La capitale congolaise a fait l’objet, lundi 27 avril 2026, d’une mobilisation portée par plusieurs organisations féminines réunies au sein de la Marche mondiale des femmes, coordination nationale-RDC. Les manifestantes ont dénoncé avec fermeté les propos injurieux et sexistes visant la Première ministre Judith Suminwa Tuluka, avant de déposer un mémo officiel à la Primature et au ministère de la Justice pour solliciter des poursuites conformes à la loi.

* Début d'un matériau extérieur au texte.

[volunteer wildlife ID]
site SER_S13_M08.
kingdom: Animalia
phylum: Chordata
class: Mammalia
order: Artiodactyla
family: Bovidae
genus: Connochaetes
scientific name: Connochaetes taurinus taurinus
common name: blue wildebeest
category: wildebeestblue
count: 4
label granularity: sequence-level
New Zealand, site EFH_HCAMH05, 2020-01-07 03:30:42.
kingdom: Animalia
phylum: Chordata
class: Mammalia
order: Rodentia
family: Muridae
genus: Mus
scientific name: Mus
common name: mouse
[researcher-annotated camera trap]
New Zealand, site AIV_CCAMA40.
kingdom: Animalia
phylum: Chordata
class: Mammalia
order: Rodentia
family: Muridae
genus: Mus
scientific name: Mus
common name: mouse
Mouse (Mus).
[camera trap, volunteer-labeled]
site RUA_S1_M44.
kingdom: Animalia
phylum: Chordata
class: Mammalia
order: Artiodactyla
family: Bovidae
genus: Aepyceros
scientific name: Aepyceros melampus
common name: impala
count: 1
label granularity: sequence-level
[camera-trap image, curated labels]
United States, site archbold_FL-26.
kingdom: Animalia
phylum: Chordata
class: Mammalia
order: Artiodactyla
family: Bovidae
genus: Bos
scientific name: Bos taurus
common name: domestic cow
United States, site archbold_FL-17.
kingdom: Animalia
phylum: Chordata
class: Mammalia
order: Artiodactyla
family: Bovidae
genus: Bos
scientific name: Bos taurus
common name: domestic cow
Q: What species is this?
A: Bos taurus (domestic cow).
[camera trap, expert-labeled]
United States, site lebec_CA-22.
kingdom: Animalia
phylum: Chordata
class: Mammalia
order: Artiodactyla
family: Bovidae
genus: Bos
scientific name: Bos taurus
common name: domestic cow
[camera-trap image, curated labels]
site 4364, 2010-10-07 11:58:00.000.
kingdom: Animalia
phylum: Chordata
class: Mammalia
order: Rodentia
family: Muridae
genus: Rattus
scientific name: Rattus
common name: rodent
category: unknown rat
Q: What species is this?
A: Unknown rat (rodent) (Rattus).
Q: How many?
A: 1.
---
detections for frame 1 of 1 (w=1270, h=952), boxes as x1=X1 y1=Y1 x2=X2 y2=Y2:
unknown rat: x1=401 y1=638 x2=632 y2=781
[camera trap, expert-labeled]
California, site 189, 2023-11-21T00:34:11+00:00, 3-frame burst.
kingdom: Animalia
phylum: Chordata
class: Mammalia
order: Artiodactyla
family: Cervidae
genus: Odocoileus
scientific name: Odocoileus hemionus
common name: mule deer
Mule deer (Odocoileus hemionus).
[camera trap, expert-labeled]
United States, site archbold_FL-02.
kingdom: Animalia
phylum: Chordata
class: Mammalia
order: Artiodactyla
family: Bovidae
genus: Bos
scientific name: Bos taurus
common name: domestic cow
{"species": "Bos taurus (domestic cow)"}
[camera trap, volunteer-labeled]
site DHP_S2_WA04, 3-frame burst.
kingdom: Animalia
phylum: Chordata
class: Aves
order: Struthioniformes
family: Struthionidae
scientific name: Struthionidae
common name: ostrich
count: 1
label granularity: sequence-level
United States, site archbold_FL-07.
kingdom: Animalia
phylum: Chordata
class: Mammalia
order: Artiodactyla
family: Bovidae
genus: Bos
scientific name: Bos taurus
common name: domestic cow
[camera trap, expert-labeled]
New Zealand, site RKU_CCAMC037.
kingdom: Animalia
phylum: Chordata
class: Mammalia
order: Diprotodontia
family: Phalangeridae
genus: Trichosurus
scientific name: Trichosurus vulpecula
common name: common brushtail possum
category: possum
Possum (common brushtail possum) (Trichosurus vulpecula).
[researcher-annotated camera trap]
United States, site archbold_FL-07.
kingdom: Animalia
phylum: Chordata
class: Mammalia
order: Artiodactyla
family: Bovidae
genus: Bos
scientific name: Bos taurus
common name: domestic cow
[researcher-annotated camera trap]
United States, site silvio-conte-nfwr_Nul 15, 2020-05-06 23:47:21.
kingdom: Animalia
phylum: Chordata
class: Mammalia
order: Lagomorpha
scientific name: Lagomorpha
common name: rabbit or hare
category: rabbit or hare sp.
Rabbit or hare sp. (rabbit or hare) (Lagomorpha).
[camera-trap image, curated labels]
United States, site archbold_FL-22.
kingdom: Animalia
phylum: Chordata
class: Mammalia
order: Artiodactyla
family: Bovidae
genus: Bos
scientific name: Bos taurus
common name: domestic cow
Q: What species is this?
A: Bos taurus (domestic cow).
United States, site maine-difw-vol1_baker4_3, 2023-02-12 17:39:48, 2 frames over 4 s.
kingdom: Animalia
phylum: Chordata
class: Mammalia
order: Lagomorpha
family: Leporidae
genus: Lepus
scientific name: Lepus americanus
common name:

À l’issue de cette mobilisation, un mémo a été déposé à la Primature ainsi qu’au ministère de la Justice afin d’exiger une réponse judiciaire ferme.
Selon les organisatrices, cette initiative visait à condamner publiquement les attaques verbales jugées dégradantes et contraires aux valeurs de respect de la femme et des institutions de la République.

Prenant la parole au nom des participantes, Maître Thérèse Kulungu, coordinatrice nationale de la structure organisatrice, a expliqué les motivations de cette mobilisation citoyenne.

« Face à cette situation préoccupante, la marche pacifique organisée en ce jour avait pour objectifs de dénoncer fermement ces dérives verbales et comportementales inacceptables, exprimer notre solidarité indéfectible à Son Excellence Madame la Première ministre, alerter les autorités judiciaires sur l’urgence d’une réponse appropriée et exemplaire », a-t-elle déclaré.

Elle a également annoncé l’introduction d’une plainte formelle afin que les auteurs présumés de ces actes répondent de leurs propos devant les instances compétentes.

« Par ailleurs, une plainte formelle a été initiée par nos soins afin que les faits susmentionnés soient examinés avec toute la rigueur requise par la loi », a ajouté Maître Thérèse Kulungu.

Par cette action citoyenne, les structures féminines entendent rappeler la nécessité de protéger la dignité des femmes engagées dans la gestion publique et de lutter contre toute forme de violence verbale en politique. Elles espèrent désormais une réaction des autorités compétentes afin que ce dossier serve d’exemple dans la promotion du respect des institutions et de l’égalité en République démocratique du Congo.